Pter- or -pterus: Greek for “wing”. Usually used for pterosaurs (flying non-dinosaur reptiles). If it has this root, it probably flies on membranous wings supported by an elongated fourth finger and is covered in pycnofibres. Examples: Pterodactylus (winged finger), Pteranodon (winged toothless), Pterodaustro (winged south); Darwinopterus (Darwin’s wing), Noripterus (lake wing).

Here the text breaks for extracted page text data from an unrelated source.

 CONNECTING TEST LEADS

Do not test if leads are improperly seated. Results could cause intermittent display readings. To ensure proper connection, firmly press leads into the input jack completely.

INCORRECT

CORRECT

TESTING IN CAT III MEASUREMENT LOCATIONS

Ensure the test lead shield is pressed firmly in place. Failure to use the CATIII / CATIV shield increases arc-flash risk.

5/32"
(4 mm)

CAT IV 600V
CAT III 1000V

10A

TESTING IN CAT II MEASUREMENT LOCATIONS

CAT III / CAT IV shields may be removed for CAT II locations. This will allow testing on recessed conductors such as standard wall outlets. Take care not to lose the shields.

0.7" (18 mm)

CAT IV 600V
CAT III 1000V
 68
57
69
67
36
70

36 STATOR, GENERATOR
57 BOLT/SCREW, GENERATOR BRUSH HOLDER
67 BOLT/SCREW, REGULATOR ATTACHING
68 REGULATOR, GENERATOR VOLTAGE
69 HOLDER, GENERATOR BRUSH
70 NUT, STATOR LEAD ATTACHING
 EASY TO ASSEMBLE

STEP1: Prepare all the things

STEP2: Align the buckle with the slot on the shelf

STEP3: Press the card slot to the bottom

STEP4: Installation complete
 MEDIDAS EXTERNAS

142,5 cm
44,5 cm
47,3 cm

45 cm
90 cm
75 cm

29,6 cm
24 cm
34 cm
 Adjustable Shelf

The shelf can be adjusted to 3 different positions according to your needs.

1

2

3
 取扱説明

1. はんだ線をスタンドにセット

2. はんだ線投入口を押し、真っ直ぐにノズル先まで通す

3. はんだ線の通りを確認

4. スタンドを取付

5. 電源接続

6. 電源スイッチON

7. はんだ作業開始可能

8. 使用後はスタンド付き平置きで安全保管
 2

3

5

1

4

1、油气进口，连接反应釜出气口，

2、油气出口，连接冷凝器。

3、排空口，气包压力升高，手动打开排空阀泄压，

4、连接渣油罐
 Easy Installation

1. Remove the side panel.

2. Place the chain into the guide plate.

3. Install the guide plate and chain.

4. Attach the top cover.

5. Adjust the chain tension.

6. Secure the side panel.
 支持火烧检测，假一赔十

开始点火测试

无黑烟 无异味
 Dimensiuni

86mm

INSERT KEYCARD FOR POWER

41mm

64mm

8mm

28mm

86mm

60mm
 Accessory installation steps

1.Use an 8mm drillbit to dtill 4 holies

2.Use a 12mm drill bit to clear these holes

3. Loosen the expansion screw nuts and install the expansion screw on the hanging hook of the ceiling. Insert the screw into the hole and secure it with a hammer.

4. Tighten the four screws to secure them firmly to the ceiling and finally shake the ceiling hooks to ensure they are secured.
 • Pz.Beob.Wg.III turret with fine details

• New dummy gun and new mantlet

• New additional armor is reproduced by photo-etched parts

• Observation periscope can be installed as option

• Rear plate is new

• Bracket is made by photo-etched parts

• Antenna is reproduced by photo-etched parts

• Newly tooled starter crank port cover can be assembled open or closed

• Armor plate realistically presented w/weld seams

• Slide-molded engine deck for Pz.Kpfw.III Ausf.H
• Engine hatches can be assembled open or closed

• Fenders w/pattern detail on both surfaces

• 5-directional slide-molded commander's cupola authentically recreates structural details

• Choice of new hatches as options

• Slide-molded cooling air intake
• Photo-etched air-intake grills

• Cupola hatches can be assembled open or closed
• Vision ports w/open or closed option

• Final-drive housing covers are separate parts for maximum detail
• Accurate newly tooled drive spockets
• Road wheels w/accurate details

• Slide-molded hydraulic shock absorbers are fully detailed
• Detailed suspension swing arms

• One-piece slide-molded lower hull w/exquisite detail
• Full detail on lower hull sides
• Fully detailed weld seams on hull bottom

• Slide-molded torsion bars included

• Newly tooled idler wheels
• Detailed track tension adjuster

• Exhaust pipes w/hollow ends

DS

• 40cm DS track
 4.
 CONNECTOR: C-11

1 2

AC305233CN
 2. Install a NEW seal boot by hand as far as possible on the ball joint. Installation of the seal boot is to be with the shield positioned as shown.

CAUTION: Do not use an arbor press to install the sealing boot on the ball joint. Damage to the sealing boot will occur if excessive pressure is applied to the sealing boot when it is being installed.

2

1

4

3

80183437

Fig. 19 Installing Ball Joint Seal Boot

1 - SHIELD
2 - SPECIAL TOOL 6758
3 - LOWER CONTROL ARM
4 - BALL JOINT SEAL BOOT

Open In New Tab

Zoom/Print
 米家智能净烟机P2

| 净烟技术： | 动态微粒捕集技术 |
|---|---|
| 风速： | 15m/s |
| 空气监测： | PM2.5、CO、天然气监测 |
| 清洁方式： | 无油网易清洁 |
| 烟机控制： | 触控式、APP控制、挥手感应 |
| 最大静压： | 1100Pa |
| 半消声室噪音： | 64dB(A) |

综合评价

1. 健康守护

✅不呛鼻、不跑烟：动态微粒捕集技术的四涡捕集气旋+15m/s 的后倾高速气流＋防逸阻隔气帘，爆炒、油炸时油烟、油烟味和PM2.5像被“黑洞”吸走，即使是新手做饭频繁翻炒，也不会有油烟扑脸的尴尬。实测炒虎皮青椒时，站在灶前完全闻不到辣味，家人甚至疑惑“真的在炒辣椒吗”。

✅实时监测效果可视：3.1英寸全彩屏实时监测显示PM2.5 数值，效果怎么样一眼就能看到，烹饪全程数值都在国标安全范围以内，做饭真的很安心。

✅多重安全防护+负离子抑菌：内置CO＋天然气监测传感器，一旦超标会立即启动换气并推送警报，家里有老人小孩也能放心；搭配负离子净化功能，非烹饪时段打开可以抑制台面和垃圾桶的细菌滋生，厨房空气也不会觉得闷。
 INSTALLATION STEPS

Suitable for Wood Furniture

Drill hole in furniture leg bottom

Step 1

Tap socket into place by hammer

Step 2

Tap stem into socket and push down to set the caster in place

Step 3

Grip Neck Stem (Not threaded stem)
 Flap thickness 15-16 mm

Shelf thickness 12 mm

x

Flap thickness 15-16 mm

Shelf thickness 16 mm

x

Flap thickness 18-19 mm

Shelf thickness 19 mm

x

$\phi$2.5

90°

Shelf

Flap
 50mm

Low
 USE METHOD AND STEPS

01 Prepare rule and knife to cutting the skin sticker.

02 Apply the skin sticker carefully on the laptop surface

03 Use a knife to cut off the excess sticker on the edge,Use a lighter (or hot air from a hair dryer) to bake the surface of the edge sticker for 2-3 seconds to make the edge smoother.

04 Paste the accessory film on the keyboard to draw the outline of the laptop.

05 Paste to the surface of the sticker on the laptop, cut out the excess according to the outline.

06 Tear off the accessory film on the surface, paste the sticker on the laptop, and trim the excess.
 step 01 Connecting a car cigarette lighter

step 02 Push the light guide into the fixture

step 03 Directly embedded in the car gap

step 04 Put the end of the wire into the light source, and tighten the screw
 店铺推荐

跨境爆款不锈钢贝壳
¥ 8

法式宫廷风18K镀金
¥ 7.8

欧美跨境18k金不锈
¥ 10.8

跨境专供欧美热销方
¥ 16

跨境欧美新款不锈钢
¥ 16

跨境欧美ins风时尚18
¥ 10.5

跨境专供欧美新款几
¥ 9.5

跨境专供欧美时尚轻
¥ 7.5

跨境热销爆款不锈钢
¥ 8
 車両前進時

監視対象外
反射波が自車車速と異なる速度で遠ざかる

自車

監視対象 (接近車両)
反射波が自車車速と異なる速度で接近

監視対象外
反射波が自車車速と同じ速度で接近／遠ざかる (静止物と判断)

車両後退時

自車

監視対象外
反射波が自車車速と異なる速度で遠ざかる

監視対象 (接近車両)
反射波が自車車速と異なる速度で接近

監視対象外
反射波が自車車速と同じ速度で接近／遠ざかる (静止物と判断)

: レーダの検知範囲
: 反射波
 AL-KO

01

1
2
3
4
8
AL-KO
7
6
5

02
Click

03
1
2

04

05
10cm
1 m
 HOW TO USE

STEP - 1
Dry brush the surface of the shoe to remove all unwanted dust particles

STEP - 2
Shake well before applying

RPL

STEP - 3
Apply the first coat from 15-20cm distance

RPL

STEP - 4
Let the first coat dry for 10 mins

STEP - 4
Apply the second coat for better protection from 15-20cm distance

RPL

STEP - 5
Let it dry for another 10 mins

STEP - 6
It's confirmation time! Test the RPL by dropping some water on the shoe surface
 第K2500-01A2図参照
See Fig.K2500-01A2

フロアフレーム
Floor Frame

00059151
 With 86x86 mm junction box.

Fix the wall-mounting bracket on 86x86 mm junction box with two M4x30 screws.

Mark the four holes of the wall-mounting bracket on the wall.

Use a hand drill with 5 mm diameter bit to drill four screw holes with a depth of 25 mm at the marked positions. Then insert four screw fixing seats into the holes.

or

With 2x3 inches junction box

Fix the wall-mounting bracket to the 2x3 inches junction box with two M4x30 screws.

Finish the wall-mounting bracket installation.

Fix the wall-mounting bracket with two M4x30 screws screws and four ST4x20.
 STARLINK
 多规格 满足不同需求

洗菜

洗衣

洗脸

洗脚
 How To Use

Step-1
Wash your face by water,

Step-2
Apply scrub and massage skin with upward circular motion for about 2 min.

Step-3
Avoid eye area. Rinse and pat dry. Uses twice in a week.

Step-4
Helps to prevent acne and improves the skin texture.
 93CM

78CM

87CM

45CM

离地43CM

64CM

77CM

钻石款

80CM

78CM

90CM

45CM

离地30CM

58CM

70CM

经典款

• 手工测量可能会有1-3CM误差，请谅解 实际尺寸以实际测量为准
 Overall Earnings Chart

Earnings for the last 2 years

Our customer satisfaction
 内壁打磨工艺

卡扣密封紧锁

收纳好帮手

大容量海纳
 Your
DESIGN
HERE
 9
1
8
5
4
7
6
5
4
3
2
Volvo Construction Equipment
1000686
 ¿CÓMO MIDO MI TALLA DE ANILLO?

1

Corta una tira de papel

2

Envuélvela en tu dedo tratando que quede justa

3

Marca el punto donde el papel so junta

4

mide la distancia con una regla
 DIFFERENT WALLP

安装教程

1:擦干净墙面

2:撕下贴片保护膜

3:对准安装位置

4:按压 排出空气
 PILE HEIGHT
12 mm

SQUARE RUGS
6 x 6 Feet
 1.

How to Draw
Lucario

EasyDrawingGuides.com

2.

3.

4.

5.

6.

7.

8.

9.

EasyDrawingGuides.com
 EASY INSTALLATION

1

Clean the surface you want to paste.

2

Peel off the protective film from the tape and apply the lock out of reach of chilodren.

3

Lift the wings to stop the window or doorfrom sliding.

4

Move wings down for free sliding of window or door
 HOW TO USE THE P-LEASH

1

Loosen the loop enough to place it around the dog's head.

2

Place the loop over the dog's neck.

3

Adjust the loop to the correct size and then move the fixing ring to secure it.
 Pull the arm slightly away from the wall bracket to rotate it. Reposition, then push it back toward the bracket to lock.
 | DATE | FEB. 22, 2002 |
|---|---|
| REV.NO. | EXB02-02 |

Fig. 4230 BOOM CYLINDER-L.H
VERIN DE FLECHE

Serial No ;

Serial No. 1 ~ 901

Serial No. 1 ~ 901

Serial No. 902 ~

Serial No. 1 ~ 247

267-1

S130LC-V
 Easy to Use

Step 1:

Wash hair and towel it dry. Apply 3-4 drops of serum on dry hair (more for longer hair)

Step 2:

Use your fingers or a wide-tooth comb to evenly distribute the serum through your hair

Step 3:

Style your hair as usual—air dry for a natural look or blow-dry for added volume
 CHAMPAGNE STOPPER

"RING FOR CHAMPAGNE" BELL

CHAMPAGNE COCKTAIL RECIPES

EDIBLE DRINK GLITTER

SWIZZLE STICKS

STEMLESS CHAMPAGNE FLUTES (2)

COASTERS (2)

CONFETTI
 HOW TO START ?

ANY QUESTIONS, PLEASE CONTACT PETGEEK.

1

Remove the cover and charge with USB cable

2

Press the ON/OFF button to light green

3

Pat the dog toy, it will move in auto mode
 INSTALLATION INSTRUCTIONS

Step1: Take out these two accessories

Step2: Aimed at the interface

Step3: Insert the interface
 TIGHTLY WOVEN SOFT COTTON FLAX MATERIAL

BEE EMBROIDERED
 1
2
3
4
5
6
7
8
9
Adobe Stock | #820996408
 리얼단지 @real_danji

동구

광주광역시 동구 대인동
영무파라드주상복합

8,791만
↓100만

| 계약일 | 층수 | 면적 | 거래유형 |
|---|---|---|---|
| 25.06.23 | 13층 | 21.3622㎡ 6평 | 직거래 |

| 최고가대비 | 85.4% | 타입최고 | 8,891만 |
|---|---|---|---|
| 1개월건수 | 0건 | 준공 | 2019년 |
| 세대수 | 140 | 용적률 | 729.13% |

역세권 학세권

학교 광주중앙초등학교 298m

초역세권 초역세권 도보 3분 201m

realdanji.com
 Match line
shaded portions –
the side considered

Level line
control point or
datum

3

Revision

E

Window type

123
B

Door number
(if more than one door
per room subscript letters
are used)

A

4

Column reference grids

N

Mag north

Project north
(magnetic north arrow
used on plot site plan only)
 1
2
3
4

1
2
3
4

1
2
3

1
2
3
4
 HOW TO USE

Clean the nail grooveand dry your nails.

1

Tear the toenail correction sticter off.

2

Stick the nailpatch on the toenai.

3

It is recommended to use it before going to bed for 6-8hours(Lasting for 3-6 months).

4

-ella: Latin diminutive (something you add to a name to make it cuter, like -ita in Spanish (Rosa > Rosita) or -ie in English (Kate > Katie)). Usually used for super-ancient primitive creatures from the Ediacaran and Cambrian periods (approx 610-485 mya). If it has this suffix, it’s probably slimy, simple, and aquatic. Examples: Kimberella, Aspidella, Cindarella (no kidding), Haikouella, Marrella. Counterexamples: Eohostimella is a plant; Perryella is a temnospondyl.